それはまぁ確かにニーバーの言う通りだと思うのですけどね。これを「私」に適用するとしたら、まず「私」を「知る」ことから始めなければいけない訳です。知らなければ、変えるも受け入れるもありませんから。では、どうやったら自分を知ることができるのか?


それは、NYメンタルケアサロンでカウンセリングを受けることです!ジャーン!


そういう感じでコマーシャルのような文章が書ければいいのかもしれませんけど、私にはそういうことはできません。したくない…そう言ってもいいかもしれません。こういう方法もありますよとか、こういう研究がありますよとかを文章にして、自分のささやかな経験から感じた取ったことを書き添える。それが私の文章のスタイルだからです。書く内容は文体に規定されることがほとんどですから、私が誰だかはっきりと分からなくても、少なくともこの文体は「私」の一部を表している。

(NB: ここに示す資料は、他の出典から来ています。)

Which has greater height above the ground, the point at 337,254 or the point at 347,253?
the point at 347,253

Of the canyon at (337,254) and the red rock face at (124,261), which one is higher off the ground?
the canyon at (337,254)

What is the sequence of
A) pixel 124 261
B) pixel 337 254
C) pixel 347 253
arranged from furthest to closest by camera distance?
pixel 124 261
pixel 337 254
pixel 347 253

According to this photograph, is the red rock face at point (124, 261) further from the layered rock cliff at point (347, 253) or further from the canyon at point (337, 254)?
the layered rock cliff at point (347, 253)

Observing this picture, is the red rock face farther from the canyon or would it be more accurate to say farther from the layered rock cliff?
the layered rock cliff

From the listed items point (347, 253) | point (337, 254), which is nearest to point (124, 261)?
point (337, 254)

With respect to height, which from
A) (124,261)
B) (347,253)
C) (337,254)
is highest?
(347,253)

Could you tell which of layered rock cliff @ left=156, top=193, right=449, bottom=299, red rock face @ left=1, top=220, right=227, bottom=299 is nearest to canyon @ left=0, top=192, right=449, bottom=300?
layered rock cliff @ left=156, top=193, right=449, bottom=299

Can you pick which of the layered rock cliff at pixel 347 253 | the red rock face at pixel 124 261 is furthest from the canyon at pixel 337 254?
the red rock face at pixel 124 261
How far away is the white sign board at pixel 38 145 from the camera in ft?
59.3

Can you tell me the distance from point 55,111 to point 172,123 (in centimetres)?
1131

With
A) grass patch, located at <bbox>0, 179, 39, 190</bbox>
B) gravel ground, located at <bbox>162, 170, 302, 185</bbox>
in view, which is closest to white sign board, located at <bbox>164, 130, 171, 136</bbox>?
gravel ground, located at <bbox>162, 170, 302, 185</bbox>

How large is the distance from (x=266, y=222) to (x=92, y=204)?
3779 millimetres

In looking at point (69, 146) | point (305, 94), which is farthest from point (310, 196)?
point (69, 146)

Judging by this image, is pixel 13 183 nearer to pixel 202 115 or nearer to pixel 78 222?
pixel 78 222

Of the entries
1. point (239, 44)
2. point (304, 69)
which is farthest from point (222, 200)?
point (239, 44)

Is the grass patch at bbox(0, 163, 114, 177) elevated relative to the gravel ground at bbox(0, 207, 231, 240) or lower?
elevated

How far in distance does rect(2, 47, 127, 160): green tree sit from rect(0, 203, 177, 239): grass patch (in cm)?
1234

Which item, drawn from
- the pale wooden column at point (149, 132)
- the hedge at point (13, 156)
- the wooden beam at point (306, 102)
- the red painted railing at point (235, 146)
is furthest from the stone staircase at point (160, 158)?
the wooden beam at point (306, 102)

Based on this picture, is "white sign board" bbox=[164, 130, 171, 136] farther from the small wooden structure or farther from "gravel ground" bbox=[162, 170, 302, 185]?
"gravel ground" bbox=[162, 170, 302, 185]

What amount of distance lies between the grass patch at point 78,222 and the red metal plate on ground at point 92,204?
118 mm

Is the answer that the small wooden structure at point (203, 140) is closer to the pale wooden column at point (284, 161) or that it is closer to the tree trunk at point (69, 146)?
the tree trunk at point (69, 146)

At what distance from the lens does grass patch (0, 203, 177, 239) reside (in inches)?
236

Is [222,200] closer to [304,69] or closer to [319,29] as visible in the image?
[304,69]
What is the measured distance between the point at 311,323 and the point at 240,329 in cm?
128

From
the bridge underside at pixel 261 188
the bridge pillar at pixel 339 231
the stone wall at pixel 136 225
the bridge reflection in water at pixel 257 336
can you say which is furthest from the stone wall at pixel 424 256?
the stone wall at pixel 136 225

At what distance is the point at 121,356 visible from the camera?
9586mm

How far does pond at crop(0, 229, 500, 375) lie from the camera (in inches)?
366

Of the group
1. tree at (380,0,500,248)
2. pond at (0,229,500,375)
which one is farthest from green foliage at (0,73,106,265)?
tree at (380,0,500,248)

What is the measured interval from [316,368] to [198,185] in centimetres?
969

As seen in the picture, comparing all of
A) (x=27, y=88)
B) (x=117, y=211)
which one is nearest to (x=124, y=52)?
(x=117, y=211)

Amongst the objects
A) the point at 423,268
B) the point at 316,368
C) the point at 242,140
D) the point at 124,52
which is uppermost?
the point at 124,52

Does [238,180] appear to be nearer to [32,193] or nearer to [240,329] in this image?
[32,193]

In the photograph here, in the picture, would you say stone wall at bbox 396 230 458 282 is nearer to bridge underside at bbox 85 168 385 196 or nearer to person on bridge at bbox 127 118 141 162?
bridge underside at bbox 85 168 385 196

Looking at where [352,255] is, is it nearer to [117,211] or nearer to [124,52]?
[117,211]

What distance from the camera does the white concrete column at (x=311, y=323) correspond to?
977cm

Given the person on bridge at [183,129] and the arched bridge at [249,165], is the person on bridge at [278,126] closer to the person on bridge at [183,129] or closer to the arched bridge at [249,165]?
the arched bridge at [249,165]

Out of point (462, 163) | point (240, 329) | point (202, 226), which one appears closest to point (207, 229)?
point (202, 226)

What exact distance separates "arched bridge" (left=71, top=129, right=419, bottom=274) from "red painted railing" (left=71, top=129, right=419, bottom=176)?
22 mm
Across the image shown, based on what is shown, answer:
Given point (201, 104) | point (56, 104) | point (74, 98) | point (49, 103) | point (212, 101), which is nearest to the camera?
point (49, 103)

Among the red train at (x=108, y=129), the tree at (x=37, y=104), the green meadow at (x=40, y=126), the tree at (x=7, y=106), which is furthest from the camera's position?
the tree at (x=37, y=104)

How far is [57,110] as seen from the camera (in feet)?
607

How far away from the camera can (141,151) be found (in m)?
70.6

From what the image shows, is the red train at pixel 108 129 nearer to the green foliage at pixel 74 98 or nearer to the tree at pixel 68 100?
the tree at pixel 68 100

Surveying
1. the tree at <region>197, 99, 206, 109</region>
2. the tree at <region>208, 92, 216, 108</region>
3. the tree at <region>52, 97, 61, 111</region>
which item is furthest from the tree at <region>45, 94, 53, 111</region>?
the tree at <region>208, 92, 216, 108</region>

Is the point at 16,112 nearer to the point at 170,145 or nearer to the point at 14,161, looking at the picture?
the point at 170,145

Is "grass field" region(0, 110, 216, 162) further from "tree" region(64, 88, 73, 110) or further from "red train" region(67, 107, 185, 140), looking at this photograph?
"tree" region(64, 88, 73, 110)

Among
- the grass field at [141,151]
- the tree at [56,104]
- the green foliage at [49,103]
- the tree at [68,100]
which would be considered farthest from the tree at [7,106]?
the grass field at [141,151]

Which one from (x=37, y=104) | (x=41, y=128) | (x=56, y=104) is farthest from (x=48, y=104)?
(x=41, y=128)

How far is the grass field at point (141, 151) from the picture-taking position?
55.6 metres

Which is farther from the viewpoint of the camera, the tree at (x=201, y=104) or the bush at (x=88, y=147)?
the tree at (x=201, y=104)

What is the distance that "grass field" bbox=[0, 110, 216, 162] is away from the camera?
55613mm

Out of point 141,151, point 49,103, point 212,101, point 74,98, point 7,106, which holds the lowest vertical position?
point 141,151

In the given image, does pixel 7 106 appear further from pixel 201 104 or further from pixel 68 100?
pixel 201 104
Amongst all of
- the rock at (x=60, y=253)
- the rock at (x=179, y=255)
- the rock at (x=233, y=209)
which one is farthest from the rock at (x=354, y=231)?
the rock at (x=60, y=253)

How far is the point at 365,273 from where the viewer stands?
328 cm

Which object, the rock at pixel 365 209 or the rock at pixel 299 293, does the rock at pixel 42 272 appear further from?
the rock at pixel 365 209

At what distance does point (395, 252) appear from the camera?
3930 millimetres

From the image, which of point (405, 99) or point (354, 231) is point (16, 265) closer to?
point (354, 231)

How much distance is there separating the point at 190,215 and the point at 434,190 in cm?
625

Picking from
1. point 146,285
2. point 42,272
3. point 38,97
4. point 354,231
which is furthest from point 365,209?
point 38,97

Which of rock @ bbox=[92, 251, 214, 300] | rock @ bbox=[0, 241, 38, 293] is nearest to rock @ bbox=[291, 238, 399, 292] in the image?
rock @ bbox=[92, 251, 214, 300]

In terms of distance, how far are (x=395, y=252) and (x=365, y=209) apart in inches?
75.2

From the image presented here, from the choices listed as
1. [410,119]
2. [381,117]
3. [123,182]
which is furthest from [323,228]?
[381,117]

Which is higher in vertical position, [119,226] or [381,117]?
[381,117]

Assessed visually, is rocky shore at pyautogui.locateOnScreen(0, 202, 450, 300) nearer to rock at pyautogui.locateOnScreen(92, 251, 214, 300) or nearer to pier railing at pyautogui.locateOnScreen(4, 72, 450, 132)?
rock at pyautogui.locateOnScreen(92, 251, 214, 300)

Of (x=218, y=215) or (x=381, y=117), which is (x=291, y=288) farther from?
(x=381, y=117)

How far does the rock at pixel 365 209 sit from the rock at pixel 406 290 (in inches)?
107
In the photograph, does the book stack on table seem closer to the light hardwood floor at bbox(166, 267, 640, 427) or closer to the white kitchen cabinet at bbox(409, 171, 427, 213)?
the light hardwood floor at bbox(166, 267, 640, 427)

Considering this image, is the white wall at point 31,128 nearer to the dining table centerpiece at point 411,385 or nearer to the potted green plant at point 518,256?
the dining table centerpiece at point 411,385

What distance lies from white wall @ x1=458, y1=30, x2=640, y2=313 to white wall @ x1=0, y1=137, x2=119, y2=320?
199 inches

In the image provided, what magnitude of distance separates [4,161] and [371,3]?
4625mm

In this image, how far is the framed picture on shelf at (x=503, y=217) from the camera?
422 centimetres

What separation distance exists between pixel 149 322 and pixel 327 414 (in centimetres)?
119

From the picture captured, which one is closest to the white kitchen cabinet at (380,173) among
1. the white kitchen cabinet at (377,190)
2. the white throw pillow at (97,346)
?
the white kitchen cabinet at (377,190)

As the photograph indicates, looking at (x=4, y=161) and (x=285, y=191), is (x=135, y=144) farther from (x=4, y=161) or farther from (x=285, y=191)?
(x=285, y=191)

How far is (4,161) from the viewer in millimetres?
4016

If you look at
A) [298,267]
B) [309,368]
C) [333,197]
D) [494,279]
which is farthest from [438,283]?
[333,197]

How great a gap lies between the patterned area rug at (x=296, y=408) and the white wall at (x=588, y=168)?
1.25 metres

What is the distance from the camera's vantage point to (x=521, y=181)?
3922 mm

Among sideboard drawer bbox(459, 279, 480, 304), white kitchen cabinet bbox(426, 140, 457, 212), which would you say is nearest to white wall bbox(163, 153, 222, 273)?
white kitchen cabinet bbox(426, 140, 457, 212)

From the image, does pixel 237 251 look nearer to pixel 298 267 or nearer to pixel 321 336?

なぜ、そのような文体になったのか?恥ずかしがりだからなのかもしれません。この文体が美しいと思い込んでいるからかもしれない。そうなると「美」というものを、それがどのような「美」であれ優先させることを重要だと考えていることになるでしょう。以下ずっと続きます。

自分を知るということは、きっとそういうことだと思うのです。

ああ、「私」のコアが見つかった。そういう日はおそらく来ない。触れることのない「私」の周囲を、まるで臆病な衛星のようにぐるぐると回り続ける他ないのかもしれない。

一般的に「性格」と呼ばれているものは、何かに対する反応のことを指すそうです。目の前で誰かが転んでしまう。素通りするのか、赤の他人でも手を差し伸べて立たせてあげるのか…その反応の傾向が蓄積された結果として、私たちは「あの人はこういう人だよね」と判断している。判断した結果として、信じていい人かどうか類推している。だから「誰か」そのものに触れている訳ではないのです。

「私」とは第一の他人だという言葉がありますけど、こと「私」に関しては、私自身も他の誰かも、それを観察する立ち位置は同じなのかもしれないですね。